Ask HN: Python / Django Workflow, and choosing an OS - FireBeyond

I'm trying to transition my work world from one of PHP and possibly the world's ugliest Zend Framework code (which is not necessarily a dig at ZF, but horrific development practices, reactive testing, and 'debug in production') to something a lot more organized and streamlined, with Python and Django (both of which I'm fairly new at, though experienced as a web developer, albeit PHP).<p>I would like to get some input. Try as I may, my mind just doesn't sit well with OS X - I keep trying it, and find my brain likes 'structure and discipline' and feels chaotic with windows at "random" locations all over my desktop. I like the Unix/BSD underbelly, but still. Maybe there are methodologies that can help?<p>I'm really debating whether to go back to Windows, or retry Ubuntu. What holds me back from Ubuntu is the Office suite (I know the arguments), and GoToMeeting (absolutely mandatory at this point - I telecommute, and it's our annointed method of desktop sharing).<p>But what I'm really trying to iron out is a workflow for developing, testing, deployment. I'd like to get something set up with tools like LXC for virtualizing a production environment (currently on a separate machine). I'm not really looking for any comments of the lines of "Why Django?" - you're solving the wrong problem. Instead, offer me insight on how I can streamline a workflow from conception to delivery and beyond.<p>I currently use PyCharm and Sublime Text 2, and am very happy with these, though I'm not averse to hearing compelling arguments (rather than religious wars) on alternatives (as much as I see, and admire the vim-elite, I'm not sure I can make that me).
======
FuzzyDunlop
A relatively common OS X based workflow for Ruby development (which could
equally apply to Python) is mostly terminal based.

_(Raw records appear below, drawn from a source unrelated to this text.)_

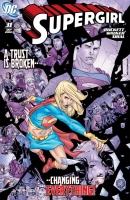 Supergirl-31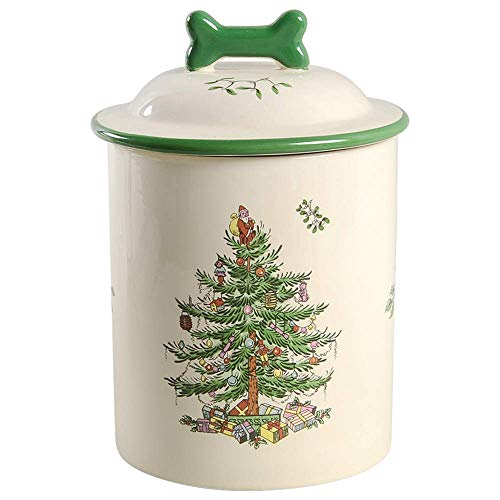 Spode Christmas Tree Treat Canister 7.5'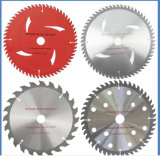 切断Wood 110mm X 30t Circular Saw Blade、Wood Saw Blade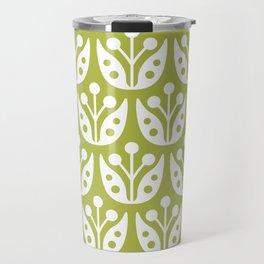 Mid Century Flower Pattern 5 Travel Mug
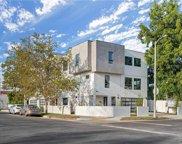 14157     Tiara Street   101, Sherman Oaks image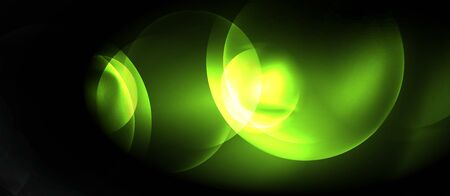 Shiny neon circles abstract background Vectores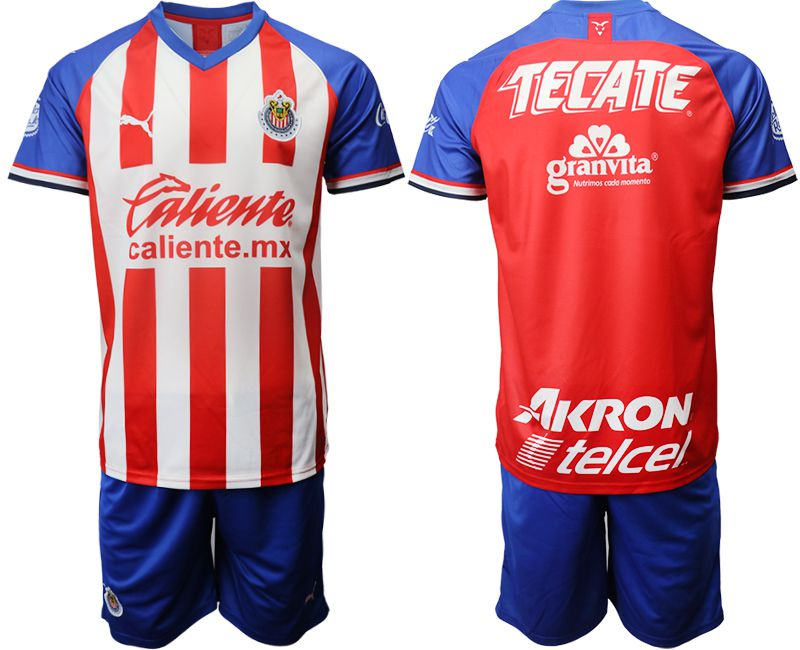 Men 2019-2020 club Guadalajara home red Soccer Jerseys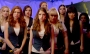 Pitch Perfect 2 sings loud and proud, Mad Max: Fury Road debutsstrong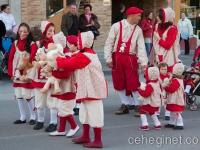 carnaval-2012-desfile-infantil-571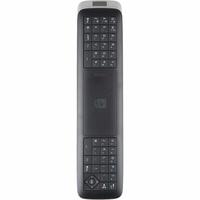 Philips 43PUS7303/12 - Télécommande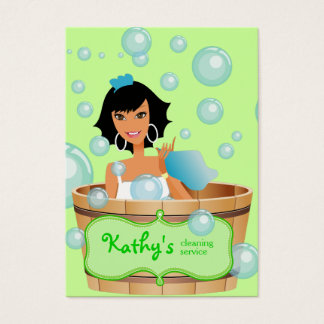 Cleaning Business Card Bucket Bubbles Green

Use a full screen terminal and a multiplexer (screen, tmux) or a tiling window
manager (dvtm) to make use of the full screen; emacs or vim as an editor of
choice (ease yourself in if unfamiliar, don't go all-in right off the bat);
and Unix itself as a development tool for everything else. While you may
initially think a plethora of GUI apps is better, your growing experience will
slowly but surely push you away from that.

Within the terminal session you are then exposed to tools other people have
written that help you handle deployment, testing, continuous integration, etc.

If the CLI is too much for you, OSX has a number of apps that help organise
windows (Moom, TylerWM, Divvy), so you can try and keep that under control in
any case.

The terminal is definitely your best friend in OSX or Linux, though, and
understanding that environment, especially moving away from PHP, has few, if
any, disadvantages.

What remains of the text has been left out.